Structure Builders Will Outlast Vulnerability Finders

- **Open (new tab):** [/files/Security_From_Sense_to_Structure.pdf](/files/Security_From_Sense_to_Structure.pdf) > If you can't view the PDF, open it here: [/files/Security_From_Sense_to_Structure.pdf](/files/Security_From_Sense_to_Structure.pdf)

This is a personal record drawn from 18 years of throwing myself at vulnerability finding — head-first, body-first. Your experience may differ.

Some parts may be uncomfortable. But I’m not here to say who’s right or wrong. Just read it as: “huh, so some people think this way.”

In earlier posts I wrote about why Korean security keeps feeling structurally stuck, and why a security assessment dies the moment it becomes a report.

This time I want to pick up where that left off.

What kind of person finds vulnerabilities well?
Why did that instinct eventually turn into structure?
And what is AI becoming inside that structure?

1. In the beginning, it was all instinct

There was nothing at the start.

No checklist, no process, no term called “dynamic analysis.” Dynamic analysis — feeding real inputs into a live system and watching how it reacts — is industry vocabulary now, but back then you just said “finding vulnerabilities.”

More accurately, it was closer to endlessly trying weird things.

I rarely looked at source code.

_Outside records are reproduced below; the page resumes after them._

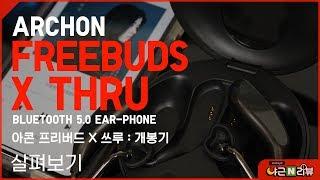 [블로그용] 아콘 Freebuds X Thru 오픈형 …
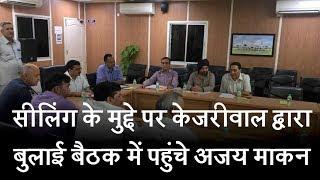 सीलिंग के मुद्दे पर केजरीवाल द्वारा बुलाई बैठक में पहुंचे अजय माकन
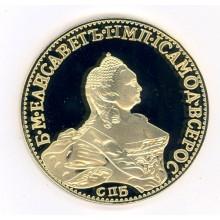 10 рублей 1762г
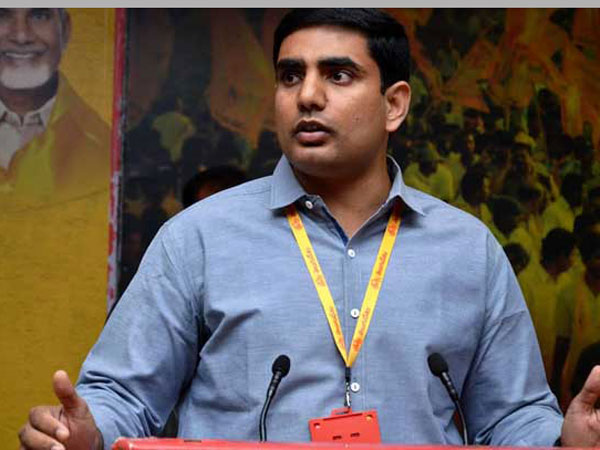 Nara Lokesh Starts Develompent Programmes Srikakulam District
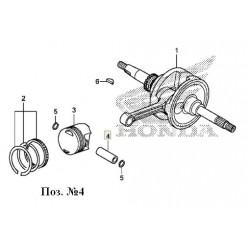 Палец поршня оригинал Honda SH 125 - 150, Pin.piston 13111-KGF-910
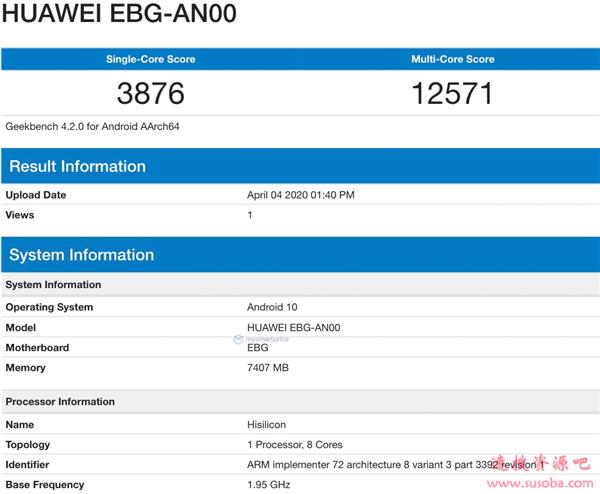荣耀30 Pro现身跑分:麒麟990 5G SoC加持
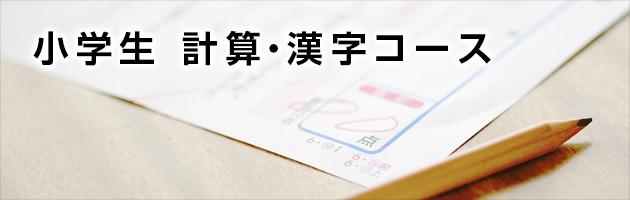 小学生 計算・漢字コース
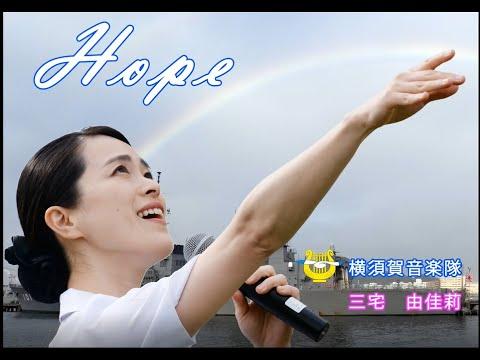 【音楽】横須賀音楽隊 演奏動画 日本応援メッセージ第4弾「希望」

Instead I fed inputs, watched responses, and ran a constant mental simulation of what was happening inside. What language was this system built in? Where would a string get truncated? Where might a filter get skipped? I kept imagining that while I tested.

There’s one vulnerability I still remember.

In the Tomcat file upload library, inserting a null byte into a filename bypassed the extension check. That might sound trivial by today’s standards. But at the time, “library vulnerability” wasn’t a concept people reached for naturally.

I just knew that in C, strings end at a null byte, and I tried putting that into a web upload input. Nobody taught me. It wasn’t in any guideline. It was simply what happened when knowledge and instinct connected.

Most early vulnerability detection worked that way.

2. Instinct became guidelines. Guidelines became copy-paste.

Over time, the instinct got organized.

Checklists emerged. Diagnostic guides appeared. Common payload patterns got documented. That part is natural evolution.

The problem came next.

Guidelines were originally meant to transmit instinct. Somewhere along the way, they started replacing it.

It went like this: See an input field → paste the preset payload → no reaction → mark it “no vulnerability” → move on.

And throughout that process, nobody asked: Why could this input be dangerous? What is this system actually doing internally? Does “no response” really mean it’s safe?

Those questions disappeared.

That’s when work that would be embarrassing to call “hacking” started getting labeled “dynamic analysis.” The term itself isn’t wrong. In practice, though, it too often meant mindless repetition dressed up in a respectable name.

3. Without structure, quality depends on people

The assessment organizations of that era had no structure. Everyone just did their thing.

The talented ones were genuinely impressive. The others were shockingly sloppy. Someone would come in hungover and phone it in. Someone would write just enough report to pass. Someone leaving the company would fill in forms and nothing else.

I’m not blaming individuals. Without structure, quality ultimately depends on people. And any system like that will eventually collapse.

To fix the problem, we hired more people. At first that looked like progress. Assessment throughput seemed to go up.

But a new problem emerged quickly: review.

Ten people come in, ten sets of results come out. Someone has to look at all of them. Standards vary person to person. Review loops repeat. Revisions never end. At some point, reviewing becomes harder than the actual assessment.

That’s when the organization realizes: the problem isn’t the people. It’s the structure.

4. When budget shrank, structure had to change

The turning point was money.

Security assessment budget turns out to be surprisingly easy to cut. When it got cut, the old way became unsustainable. We couldn’t keep adding people. The review bottleneck was still there.

So we changed direction.

First, we cut items.

Some items got dropped because “even if we find it, nobody will fix it.” Others because “reviewing this properly requires too many people.” The reasons sounded principled. Honestly, the budget just wasn’t there.

We did what was left.

And we shifted the question from “who does it” to “how it’s done.” Not surviving on individual skill, but maintaining quality through process.

It wasn’t a clean decision. It started with cutting losses.

5. The assembly line came to security assessment

The next move was division of labor.

We split the work by domain: file upload, authentication, authorization, command execution, data exposure. Instead of one person covering everything, each person went deep on one area. When a target came in, it moved down the line — passing through each domain in sequence, like a conveyor belt.

It worked. You didn’t need everyone to be uniformly excellent. You just needed each person to be good at their one domain. Review criteria got simpler. The organization became less dependent on individual brilliance.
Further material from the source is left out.